First Latin American pope. First Jesuit, an order known for engaging the world, not blockading it. First pope to take the name Francis, Catholic shorthand for simplicity and humility.

Students at Jesuit schools including Georgetown University waved flags and prayed. Spanish-speaking Catholics jammed radio call-in shows. Parishioners in heavily Hispanic neighborhoods such as Columbia Heights crowded into parishes, repeating “El Papa Francis.”

“From North to South America, when something happens to one of us [Latinos], we are touched by it,” said Pedro Biaggi, the Puerto Rican-born host of a popular Spanish radio talk show on El Zol 99.1-FM. “We speak the same language, we feel the same things. And with everything the church has gone through, people think this means things will change. It’s the most Hispanic thing to say, but the last thing you can lose is your faith.”

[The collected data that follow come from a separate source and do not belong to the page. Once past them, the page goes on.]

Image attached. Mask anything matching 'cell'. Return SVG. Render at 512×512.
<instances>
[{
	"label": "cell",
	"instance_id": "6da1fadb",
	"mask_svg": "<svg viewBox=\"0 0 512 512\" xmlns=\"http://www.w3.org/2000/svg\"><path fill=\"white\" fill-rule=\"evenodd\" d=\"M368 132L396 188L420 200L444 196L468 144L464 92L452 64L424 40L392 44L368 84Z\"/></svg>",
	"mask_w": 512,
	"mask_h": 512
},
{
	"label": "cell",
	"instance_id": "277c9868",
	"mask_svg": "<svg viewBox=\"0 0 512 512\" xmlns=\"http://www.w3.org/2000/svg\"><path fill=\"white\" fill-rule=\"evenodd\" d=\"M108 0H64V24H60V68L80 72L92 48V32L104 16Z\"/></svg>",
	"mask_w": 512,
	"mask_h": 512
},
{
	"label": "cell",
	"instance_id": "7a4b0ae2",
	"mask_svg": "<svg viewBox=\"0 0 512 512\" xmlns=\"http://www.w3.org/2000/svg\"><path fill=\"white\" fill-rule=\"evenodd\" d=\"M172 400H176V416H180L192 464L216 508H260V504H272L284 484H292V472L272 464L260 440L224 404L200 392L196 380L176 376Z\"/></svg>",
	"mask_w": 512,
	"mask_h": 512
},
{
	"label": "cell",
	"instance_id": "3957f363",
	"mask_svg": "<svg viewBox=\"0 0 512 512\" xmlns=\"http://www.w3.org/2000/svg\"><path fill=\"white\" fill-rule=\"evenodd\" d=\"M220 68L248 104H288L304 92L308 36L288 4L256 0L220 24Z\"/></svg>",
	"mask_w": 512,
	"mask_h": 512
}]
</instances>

Even Wednesday morning, he said, callers were joking about the possibility of a pope from Latin America.

“The idea it would be a Hispanic pope was more a dream than anything else,” he said.

Bergoglio and the other 114 cardinals in the conclave were picked by orthodox Popes Benedict XVI and John Paul II, so it was hardly a surprise as news reports quickly surfaced of his intense rhetoric in 2010 against a bill to legalize same-sex marriage in Argentina, which eventually passed.

The bill, he said, is “a machination of the Father of Lies that seeks to confuse and deceive the children of God.”

But many American Catholics, tired of culture wars, focused Wednesday on what they shared with Bergoglio, and there was a lot.

The son of working-class parents, the new pope has spent much of his life in a country where Catholics — even more so than in the United States — are drifting far from the church. Only 19 percent of Argentine Catholics attend weekly Mass, less than half the percentage in the United States.

When he became archbishop, he told people not to spend money traveling to celebrate him and to instead give it to the poor. He reportedly takes the bus and cooks his own meals. On Wednesday, in his first act as pope, he bowed and asked Catholics to pray for him.

“We certainly see our Jesuit pope from South America as a man with an opportunity to lead the world by example: One that places the needs of the least among us first, rather than first emphasizing sexual politics,” said Chris Pumpelly of the progressive group Catholics United. “By everything I’ve heard about him, he just might be the leader American Catholics have been so desperately needing.”

John Gehring, Catholic program director at the progressive group Faith in Public Life, said he was hopeful the new pope would bring renewed attention to issues of social justice.